(Your instructions) Copy out, exactly and with nothing else, the stretch of lines that starts at the line containing "行者ニンニク塩・北海道産の人" and finishes at the end of the data.

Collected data
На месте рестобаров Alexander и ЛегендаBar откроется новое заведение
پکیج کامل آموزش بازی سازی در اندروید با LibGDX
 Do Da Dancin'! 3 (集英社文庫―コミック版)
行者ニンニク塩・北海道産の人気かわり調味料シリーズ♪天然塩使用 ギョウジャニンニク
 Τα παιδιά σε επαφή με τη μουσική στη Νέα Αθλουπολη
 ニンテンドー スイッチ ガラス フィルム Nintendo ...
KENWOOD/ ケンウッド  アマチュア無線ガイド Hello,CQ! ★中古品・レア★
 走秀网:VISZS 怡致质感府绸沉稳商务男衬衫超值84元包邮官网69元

(Exercise result)
行者ニンニク塩・北海道産の人気かわり調味料シリーズ♪天然塩使用 ギョウジャニンニク
 Τα παιδιά σε επαφή με τη μουσική στη Νέα Αθλουπολη
 ニンテンドー スイッチ ガラス フィルム Nintendo ...
KENWOOD/ ケンウッド  アマチュア無線ガイド Hello,CQ! ★中古品・レア★
 走秀网:VISZS 怡致质感府绸沉稳商务男衬衫超值84元包邮官网69元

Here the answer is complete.